What to do: From the entries below, retype only the lines from the one with "order: Rodentia" through the one with "category: arvicolinae subfamily", exactly as written.

Given information:
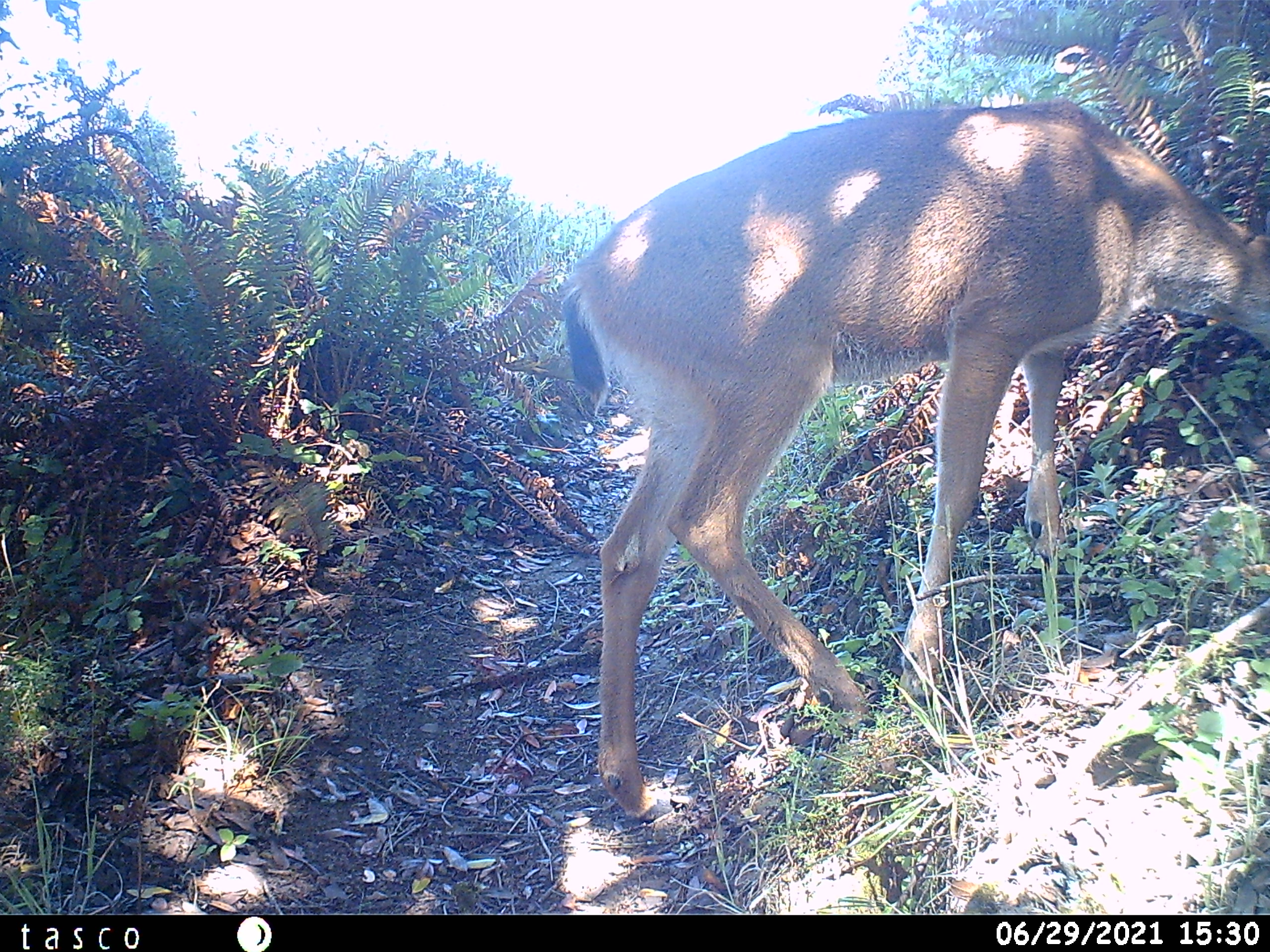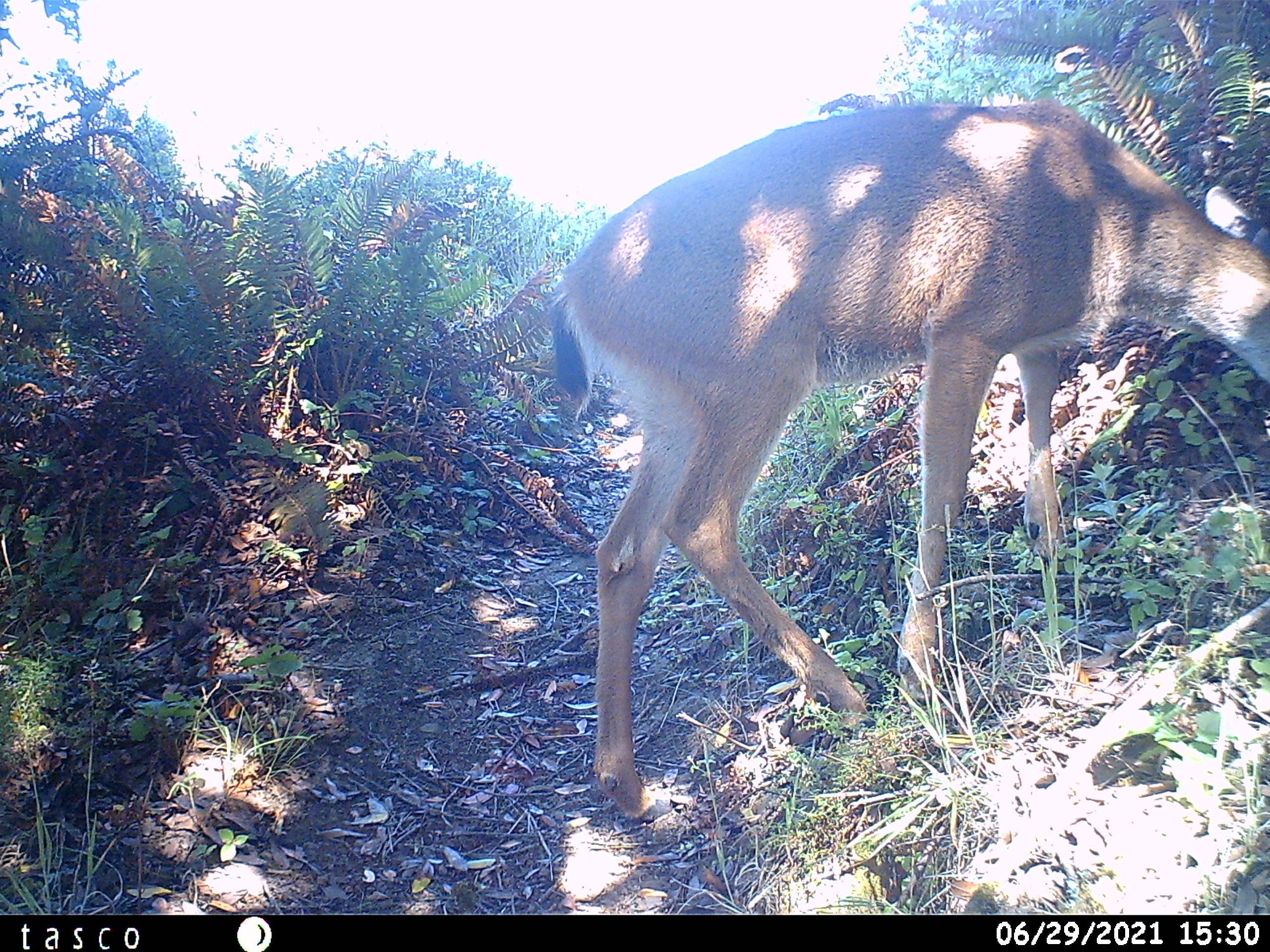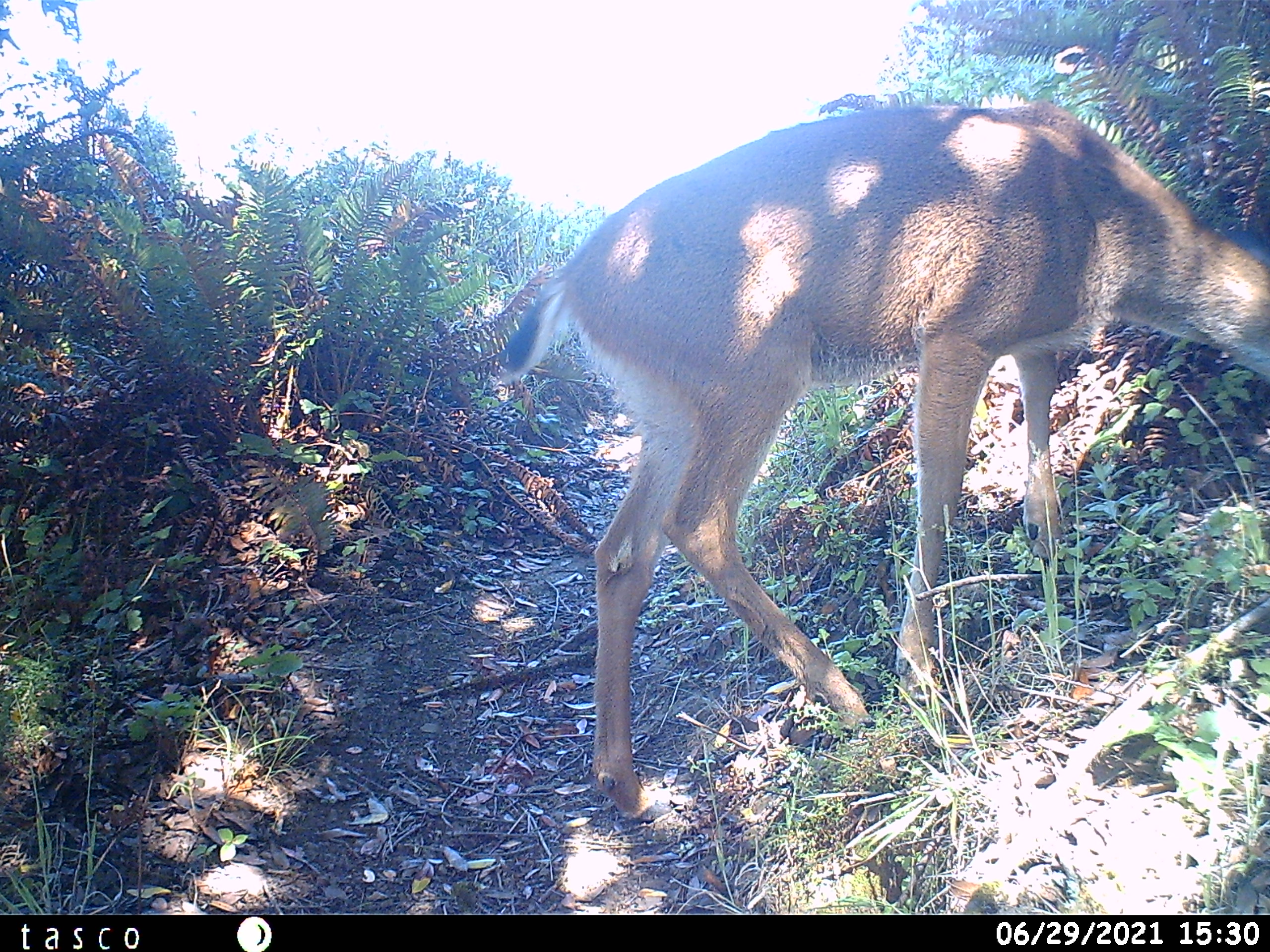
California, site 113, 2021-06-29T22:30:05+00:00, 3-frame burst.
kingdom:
--
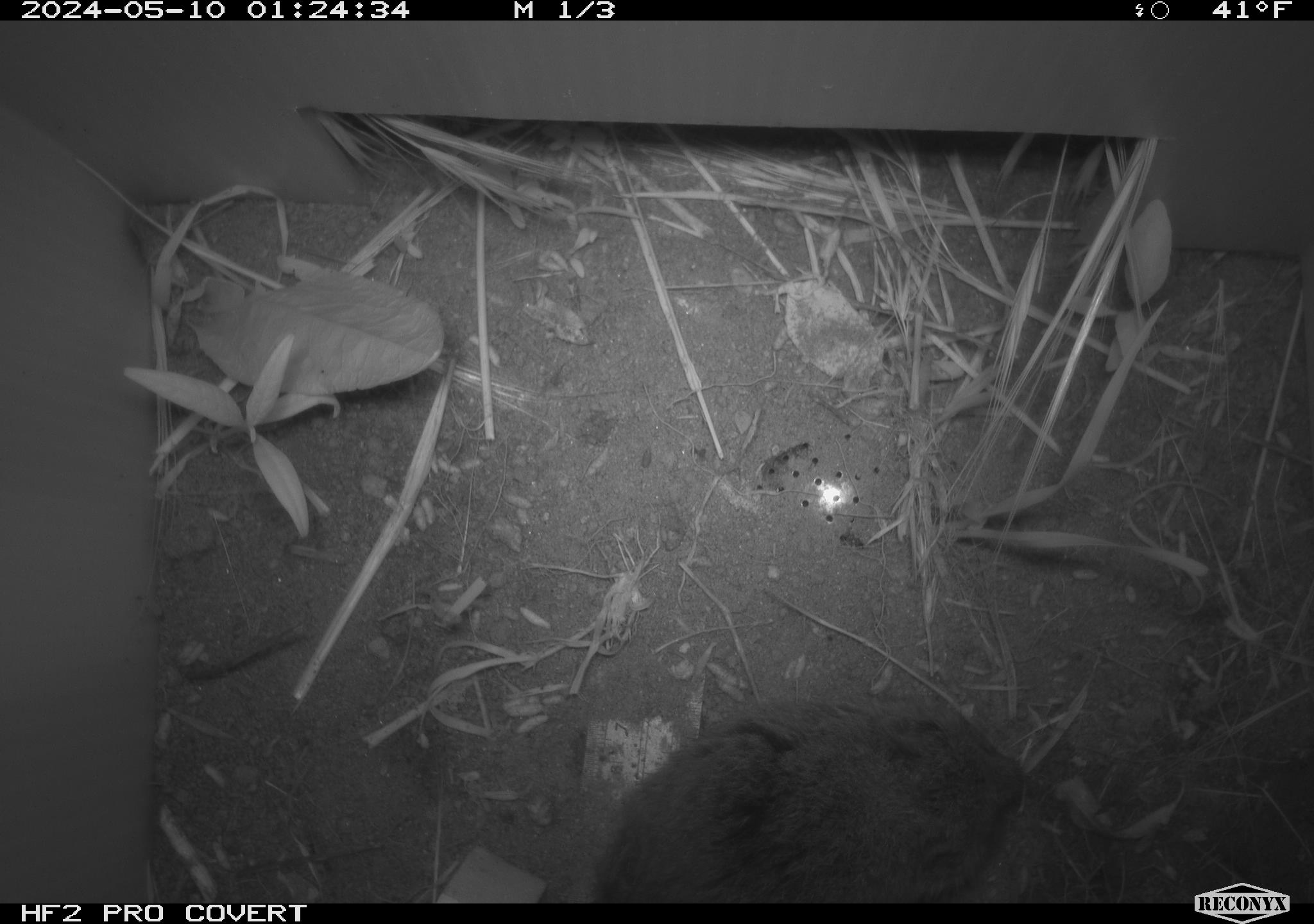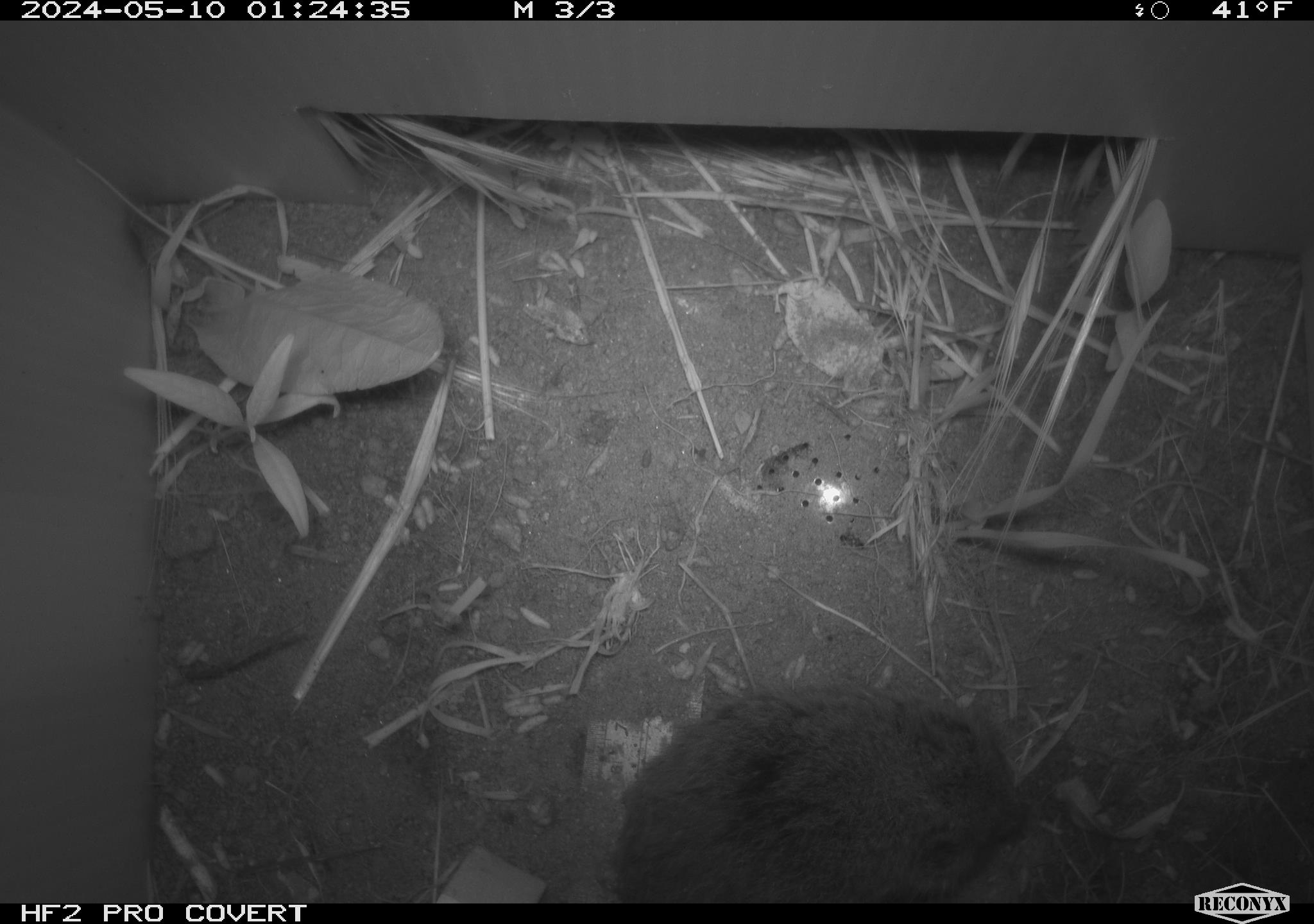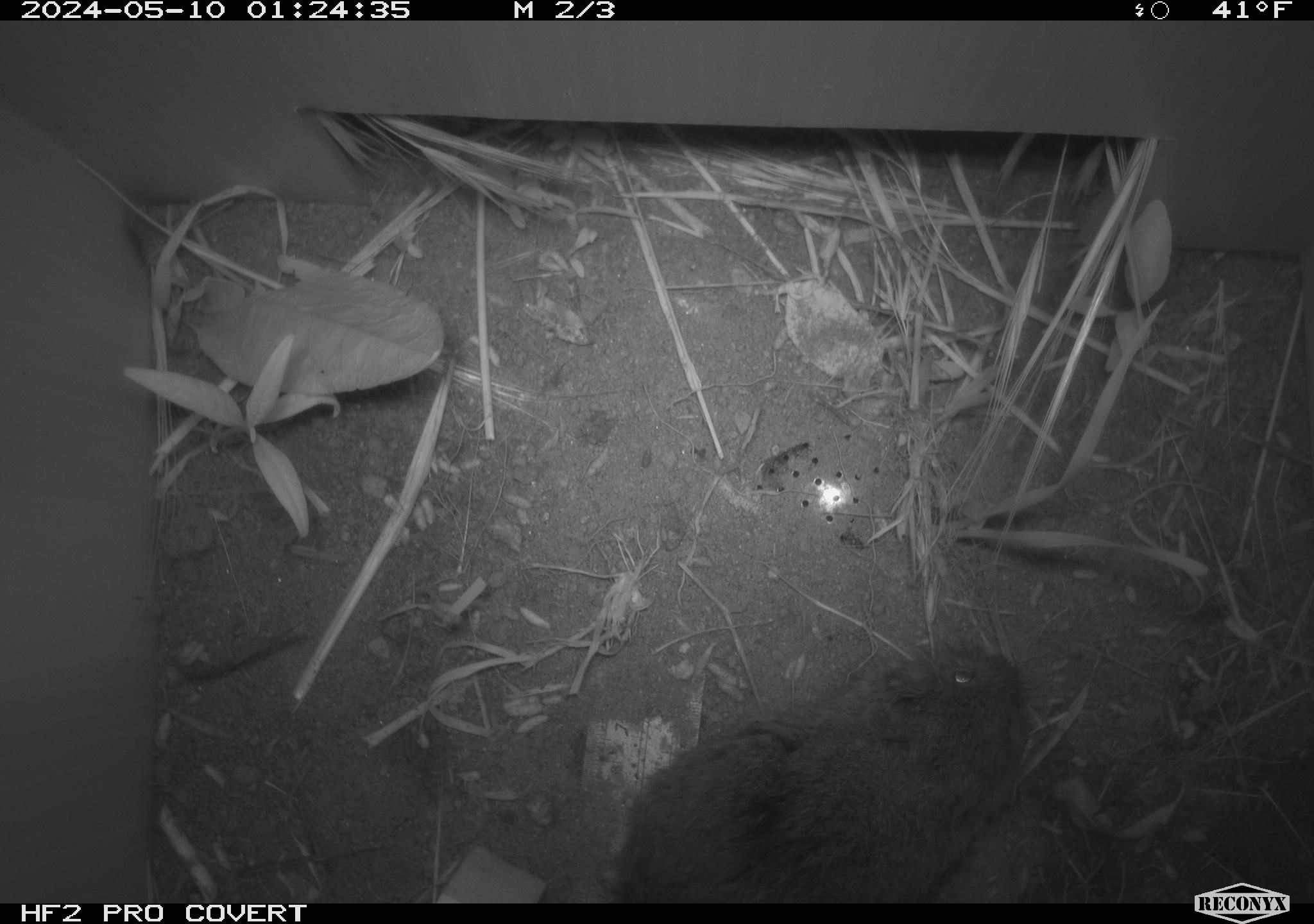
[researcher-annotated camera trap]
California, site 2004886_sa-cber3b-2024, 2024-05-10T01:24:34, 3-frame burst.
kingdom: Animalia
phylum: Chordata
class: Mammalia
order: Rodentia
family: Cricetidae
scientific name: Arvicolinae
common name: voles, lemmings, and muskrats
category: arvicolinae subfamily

Solved problem:
order: Rodentia
family: Cricetidae
scientific name: Arvicolinae
common name: voles, lemmings, and muskrats
category: arvicolinae subfamily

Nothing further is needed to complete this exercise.